Un vieil homme, son père, marchait derrière elle, chargé de deux filets, l’un de poiſſons, l’autre de gibier.
— Celle-là, dit Lamme la montrant, j’en ferai ma femme.
— Oui, dit Ulenſpiegel, je la connais, c’eſt une Flamande de Zotteghem, elle demeure rue Vinave-d’lſle, & les voiſins diſent que sa mère balaye la rue, devant la maiſon, à sa place, & que son père repaſſe ses chemiſes.
Mais Lamme ne répondit point & dit tout joyeux :
— Elle m’a regardé.
Ils vinrent à deux au logis de Lamme, près du Pont-des-Arches, & frappèrent à la porte. Une servante borgne vint leur ouvrir. Ulenſpiegel vit qu’elle était vieille, longue, plate & farouche.
— La Sanginne, lui dit Lamme, veux-tu de celui-ci pour t’aider en ta beſogne ?
— Je le prendrai à l’épreuve, dit-elle.
— Prends-le donc, dit-il, & fais-lui eſſayer les douceurs de ta cuiſine.
La Sanginne mit alors sur la table trois boudins noirs, une pinte de cervoiſe & une groſſe miche de pain.
Pendant qu’Ulenſpiegel mangeait, Lamme grignotait auſſi un boudin :
— Sais-tu, lui dit-il, ou notre âme habite ?
— Non, Lamme, dit Ulenſpiegel.
— C’eſt dans notre eſtomac, repartit Lamme, pour le creuſer sans ceſſe & toujours en notre corps, renouveler la force de vie.

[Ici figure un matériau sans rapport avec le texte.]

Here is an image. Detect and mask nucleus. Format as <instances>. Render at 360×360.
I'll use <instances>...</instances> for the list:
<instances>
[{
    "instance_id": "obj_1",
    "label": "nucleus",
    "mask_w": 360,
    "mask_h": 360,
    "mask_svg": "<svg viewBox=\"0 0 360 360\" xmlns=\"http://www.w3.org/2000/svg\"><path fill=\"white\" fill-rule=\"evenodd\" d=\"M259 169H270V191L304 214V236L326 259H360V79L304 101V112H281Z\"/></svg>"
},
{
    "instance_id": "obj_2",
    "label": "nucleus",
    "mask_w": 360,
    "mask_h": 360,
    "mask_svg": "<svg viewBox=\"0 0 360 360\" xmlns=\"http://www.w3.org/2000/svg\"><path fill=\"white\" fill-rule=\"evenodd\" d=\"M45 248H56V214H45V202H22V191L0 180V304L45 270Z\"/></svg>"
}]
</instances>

Et quels sont les meilleurs compagnons ? Ce sont tous bons & fins mangers & vin de Meuſe par-deſſus.
— Oui, dit Ulenſpiegel ; les boudins sont une agréable compagnie à l’âme solitaire.
— Il en veut encore, donne-lui-en, la Sanginne, dit Lamme.
La Sanginne en donna de blancs, cette fois, à Ulenſpiegel.
Pendant qu’il bauffrait, Lamme, devenu songeur, diſait : — Quand je mourrai, mon ventre mourra avec moi, & là-deſſous, en purgatoire, on me laiſſera jeûnant, promenant ma bedaine flaſque & vide.
— Les noirs me semblaient meilleurs, dit Ulenſpiegel.
— Tu en as mangé six, répondit la Sanginne, & tu n’en auras plus.
— Tu sais, dit Lamme, que tu seras bien traité ici & mangeras comme moi.
— Je retiendrai cette parole, répondit Ulenſpiegel.